By analyzing existing cross correlation between Shopify and Cohen Steers Infrastructure, you can compare the effects of market volatilities on Shopify and Cohen Steers and check how they will diversify away market risk if combined in the same portfolio for a given time horizon. You can also utilize pair trading strategies of matching a long position in Shopify with a short position of Cohen Steers. Check out your portfolio center. Please also check ongoing floating volatility patterns of Shopify and Cohen Steers.
Diversification Opportunities for Shopify and Cohen Steers
-0.23 | Correlation Coefficient |
Very good diversification
The 3 months correlation between Shopify and Cohen is -0.23. Overlapping area represents the amount of risk that can be diversified away by holding Shopify and Cohen Steers Infrastructure in the same portfolio, assuming nothing else is changed. The correlation between historical prices or returns on Cohen Steers Infrast and Shopify is a relative statistical measure of the degree to which these equity instruments tend to move together. The correlation coefficient measures the extent to which returns on Shopify are associated (or correlated) with Cohen Steers. Values of the correlation coefficient range from -1 to +1, where. The correlation of zero (0) is possible when the price movement of Cohen Steers Infrast has no effect on the direction of Shopify i.e., Shopify and Cohen Steers go up and down completely randomly.

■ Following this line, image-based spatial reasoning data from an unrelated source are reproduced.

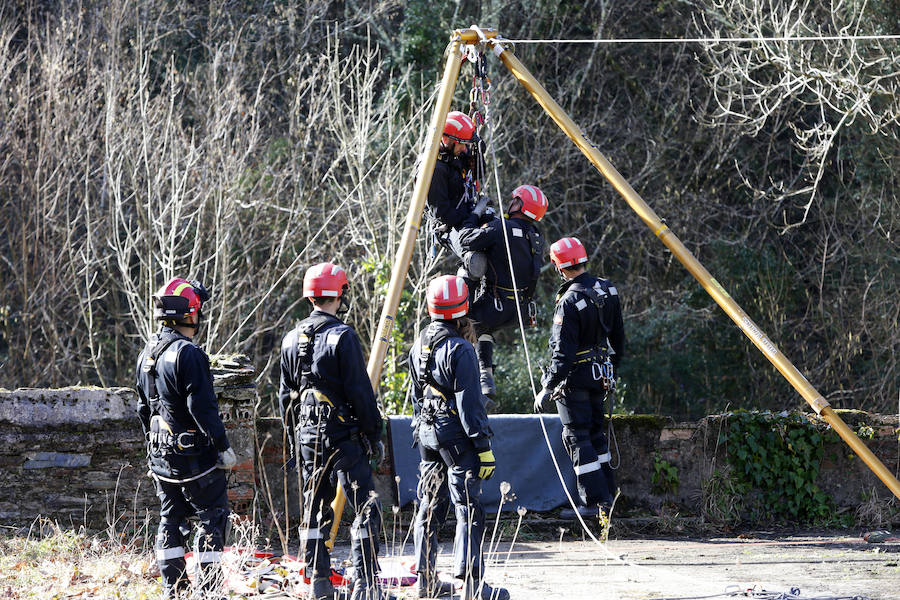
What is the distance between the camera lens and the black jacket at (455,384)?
6.87 meters

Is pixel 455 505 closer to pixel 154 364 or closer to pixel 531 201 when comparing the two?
pixel 154 364

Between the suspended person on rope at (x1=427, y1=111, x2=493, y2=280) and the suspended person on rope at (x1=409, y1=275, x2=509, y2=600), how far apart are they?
7.54 ft

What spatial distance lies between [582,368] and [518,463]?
108cm

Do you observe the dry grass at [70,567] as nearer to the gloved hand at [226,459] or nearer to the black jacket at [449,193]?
the gloved hand at [226,459]

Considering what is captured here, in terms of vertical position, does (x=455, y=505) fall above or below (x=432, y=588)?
above

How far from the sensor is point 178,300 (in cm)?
708

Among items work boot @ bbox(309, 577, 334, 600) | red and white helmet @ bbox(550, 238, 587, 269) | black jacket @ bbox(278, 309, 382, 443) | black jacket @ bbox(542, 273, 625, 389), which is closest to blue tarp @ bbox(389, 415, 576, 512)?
black jacket @ bbox(542, 273, 625, 389)

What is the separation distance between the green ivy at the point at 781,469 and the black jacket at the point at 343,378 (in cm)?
442

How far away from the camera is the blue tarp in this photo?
9.43 metres

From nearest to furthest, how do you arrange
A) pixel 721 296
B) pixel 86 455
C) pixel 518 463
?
pixel 86 455, pixel 721 296, pixel 518 463

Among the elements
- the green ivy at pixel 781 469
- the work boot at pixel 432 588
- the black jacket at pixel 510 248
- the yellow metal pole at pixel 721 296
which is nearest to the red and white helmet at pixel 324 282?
the work boot at pixel 432 588

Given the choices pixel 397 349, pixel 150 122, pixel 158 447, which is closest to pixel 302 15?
pixel 150 122

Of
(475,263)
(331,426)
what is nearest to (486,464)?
(331,426)

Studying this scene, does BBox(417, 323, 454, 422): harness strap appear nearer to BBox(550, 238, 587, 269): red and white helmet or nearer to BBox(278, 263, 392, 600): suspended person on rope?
BBox(278, 263, 392, 600): suspended person on rope
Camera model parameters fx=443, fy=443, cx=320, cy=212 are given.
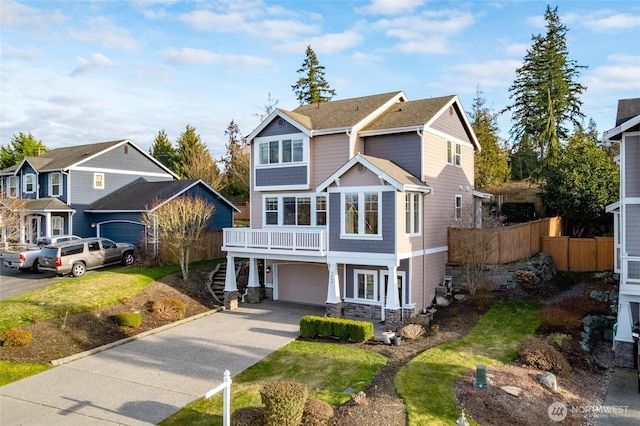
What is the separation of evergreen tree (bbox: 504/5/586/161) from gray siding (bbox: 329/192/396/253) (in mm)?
25159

Pair Corralation between Shopify and Cohen Steers
Assuming the 90 days trading horizon Shopify is expected to generate 3.61 times more return on investment than Cohen Steers. However, Shopify is 3.61 times more volatile than Cohen Steers Infrastructure. It trades about 0.04 of its potential returns per unit of risk. Cohen Steers Infrastructure is currently generating about -0.03 per unit of risk. If you would invest 6,183 in Shopify on January 24, 2024 and sell it today you would earn a total of 3,927 from holding Shopify or generate 63.51% return on investment over 90 days.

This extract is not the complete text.